Asked whether the candidates support Burien continuing to be a sanctuary city, all said they do while both Moore and Garcia said that particular immigration issue inspired them to become more active in city affairs.
“If we were not welcome here,” Garcia said, “my brother who is a teacher at Hazel Valley wouldn’t be here, my other brother who is a director on the Highline School Board would not be here, and I, as an economic development manager serving small businesses one on one, would not be here.”
Marx said Burien should be advocating for neighboring cities to adopt welcoming-city resolutions, saying “we are doing a disservice to our community if we only focus on where our borders are without advocating for other cities to step up, as well.” White said it’s important that everyone feels they can “report crime without becoming the crime.”
Schaefer echoed that, saying many people have expressed discomfort or apprehension in calling police, leading him to propose a public safety advisory committee made up of people with differing experiences with police to recommend ways to improve policing.
With 11 million undocumented workers in the U.S., Matta said it’s beyond time for Congress to “fix this broken immigration system.” Matta defended the city’s resolution, saying no one should be afraid to call the police.
“This does not say we are not going to go after violent criminals,” Matta said, “this says that the woman or child who is being abused or neglected can pick up the phone and know that they’re not going to have to deal with Immigration.”
Role in regional homelessness crisis
Asked what the candidates believe Burien’s role is in addressing the regional homelessness crisis, Reyes said the city has a duty to help people experiencing homelessness, to have compassion, to find out what their individual needs are and to build housing they can afford.
Building housing elsewhere for those experiencing homelessness makes it harder for those who need that housing to accept it and can disconnect them from their communities when they do, Moore said.
“I think solutions need to be local but they need to be coordinated regionally because this is as a regional problem,” Moore said.
Homelessness is driven by a lack of housing, Garcia said, and all cities in the Puget Sound region, not just Seattle or Burien, need to work aggressively to create more housing.
With the Downtown Emergency Service Center’s (DESC) permanent supportive housing project and the city’s plan to establish a crisis response team, Burien is establishing itself as a leader in the region by taking action locally, Matta said.
Schaefer said he finds odd a concern of some Burien residents that people will come to Burien’s DESC housing facility to receive services “given how many people from Burien we have sent other places because that’s where the services can be provided.

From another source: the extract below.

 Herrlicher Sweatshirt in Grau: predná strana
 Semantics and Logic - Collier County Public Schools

“If you’re in Burien, you’re one of ours,” Schaefer said, “and I want us to take care of you.”
White said he’s not opposed to the DESC, just its proposed location, which he suggested will not have room for mental health services.

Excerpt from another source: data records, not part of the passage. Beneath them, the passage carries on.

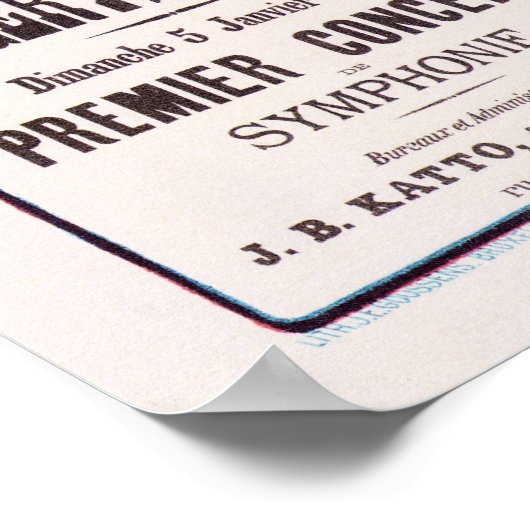 CONCERT YSAYE Henri Meunier Maitres de L'Affiche Poster (Hoek)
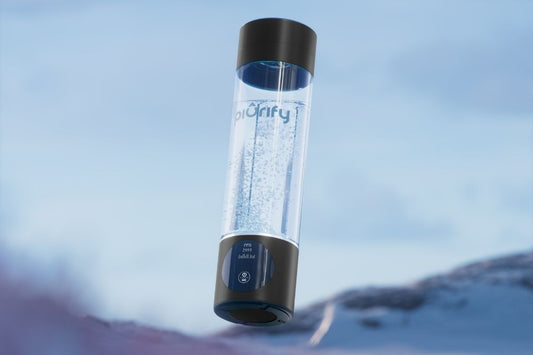 piurify hydrogen water bottle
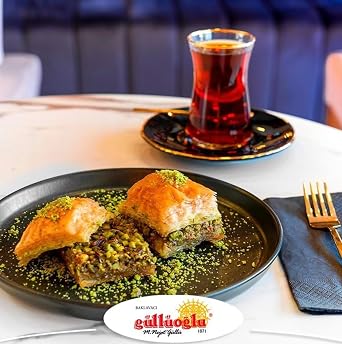Gulluoglu Sugar-free Baklava, 1.1lb - 500gr, (2 PACK), daily fresh shipment from Istanbul/Turkey (Pistachio)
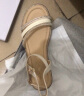红蜻蜓坡跟拖鞋女2024夏季时尚松糕鞋外穿气质女凉鞋 WFK24035米白色37 晒单实拍图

“A lot of the safety issues that we’re having is not dealing with someone who may be taking some drugs or alcohol,” White said, “but people who are serious mental health screaming at you and there’s no way you can talk to them.”

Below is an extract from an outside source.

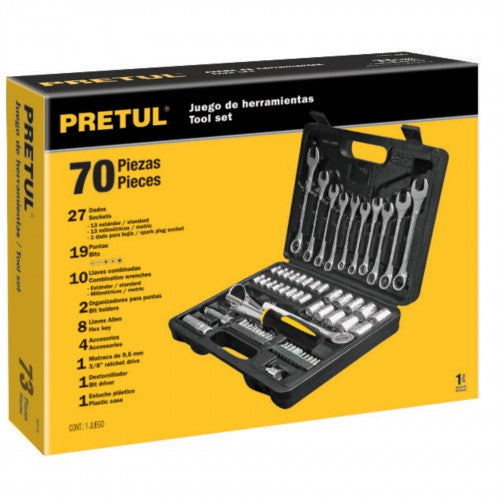 Toolset - Pretul Mechanics 1/4 3/8 Drive (73pcs)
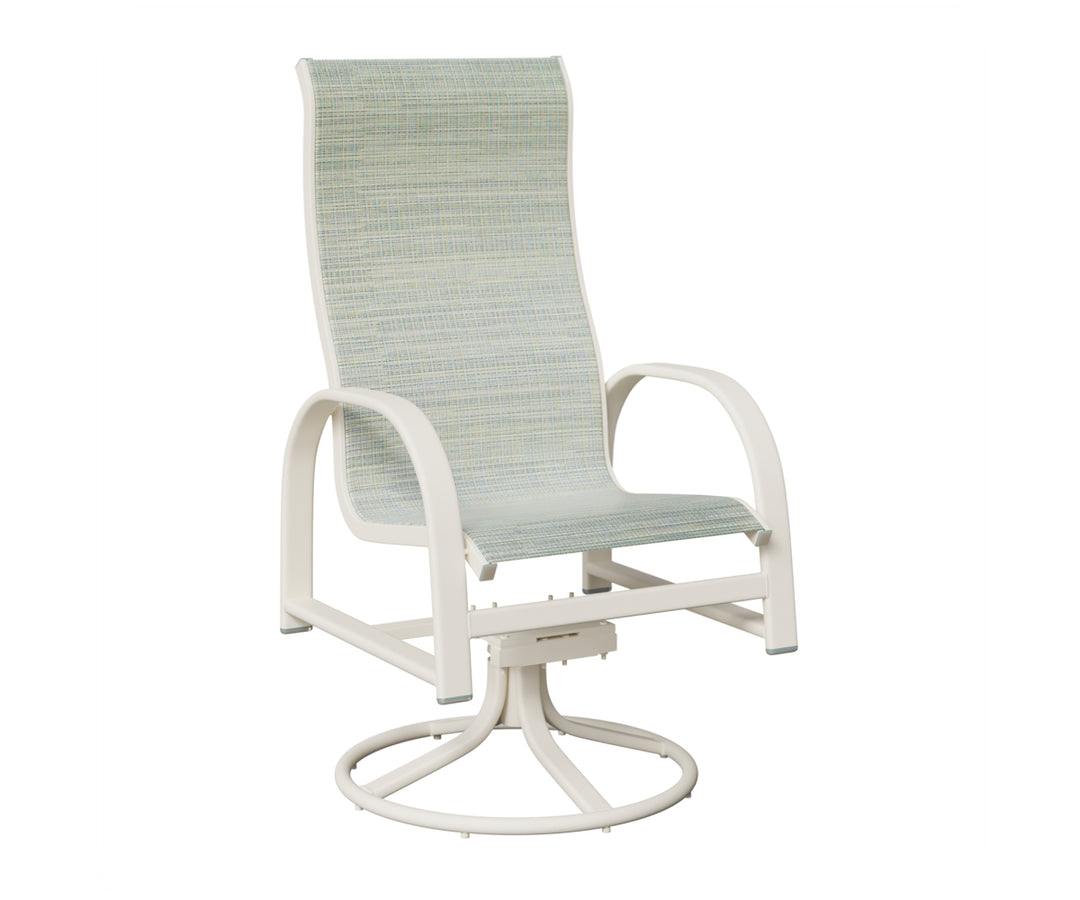 Murphy High Back Sling Swivel Rocker Dining Chair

Marx, who said she experienced homelessness firsthand as an 8-year-old, pointed out that the DESC’s project will have mental health services, as well as substance use services, job services and education services. Marx also said Burien must work regionally because it has been going it alone for too long – since 1993, she said, when the city was founded partly on the premise of not accepting more affordable housing from King County.
“Where that has gotten us is where we are now,” Marx said, “where people are balking at the idea of bringing in permanent supportive housing because we don’t want people from outside of Burien here.”